◆ TASK OBJECTIVE
Copy nothing but the lines below, from the one with "Vintage Chinese Silk" through the one with "Fluffy jacket with", exactly as written; no pictures should appear.

◆ LISTED ENTRIES
========================================================================

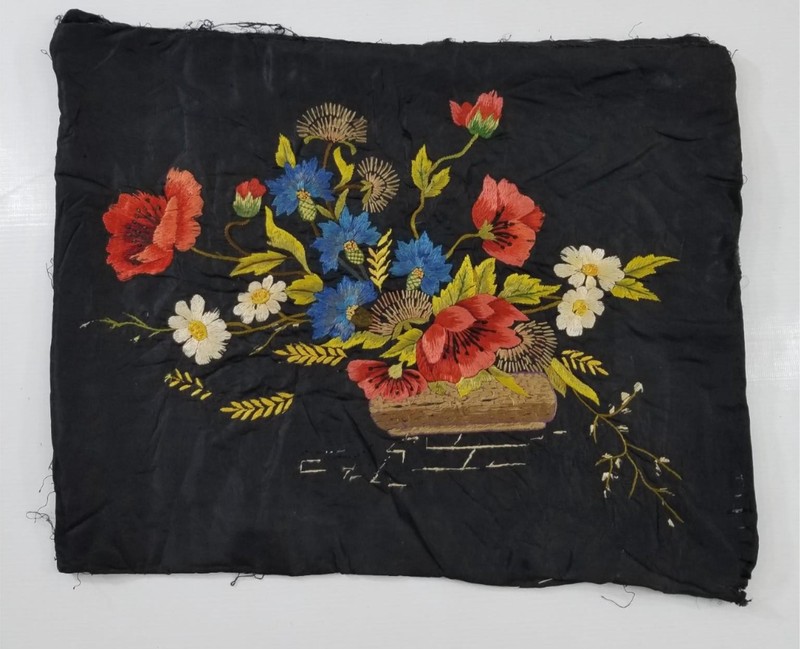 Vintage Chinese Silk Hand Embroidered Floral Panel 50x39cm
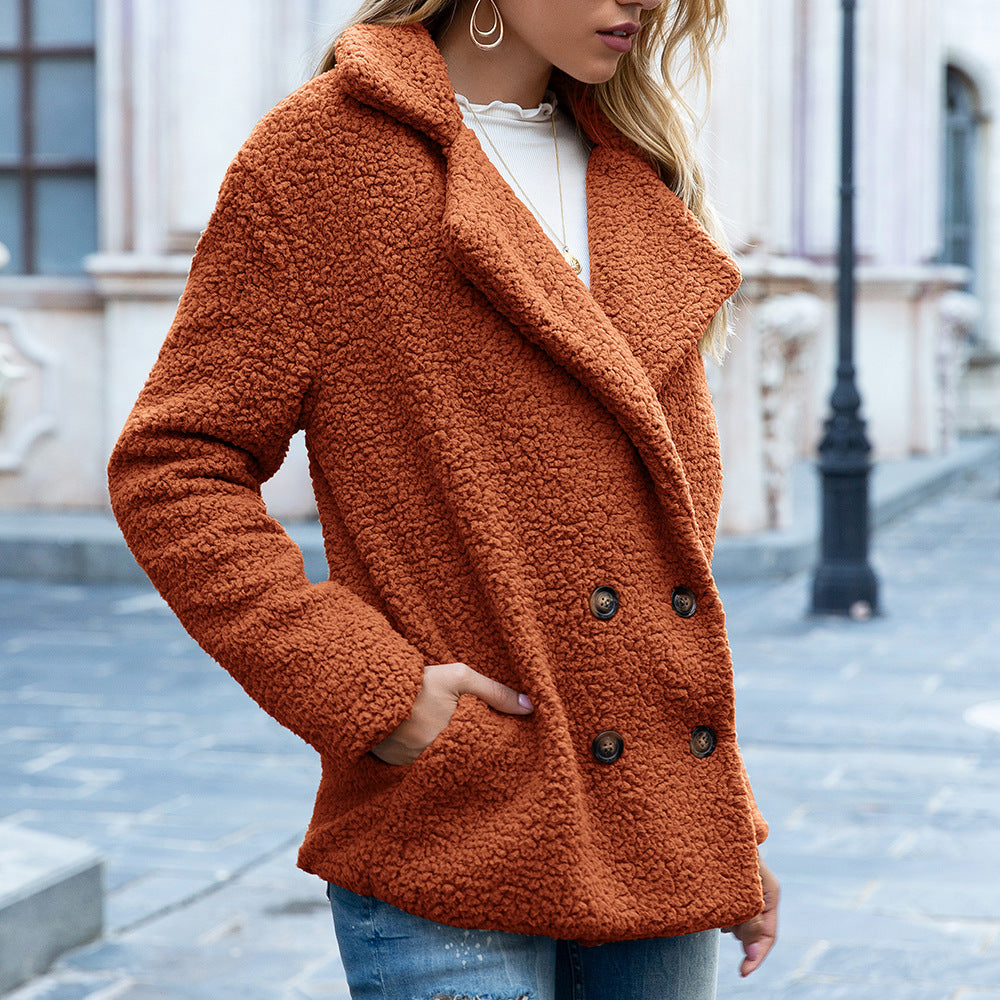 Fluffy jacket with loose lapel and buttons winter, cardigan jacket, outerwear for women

========================================================================

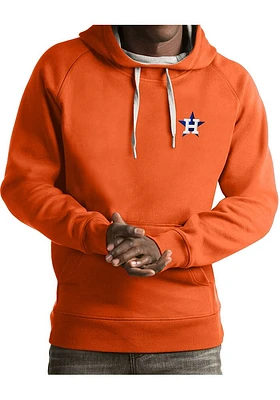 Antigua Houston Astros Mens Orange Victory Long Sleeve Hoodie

========================================================================

◆ ANSWER BOX
 Vintage Chinese Silk Hand Embroidered Floral Panel 50x39cm
 Fluffy jacket with loose lapel and buttons winter, cardigan jacket, outerwear for women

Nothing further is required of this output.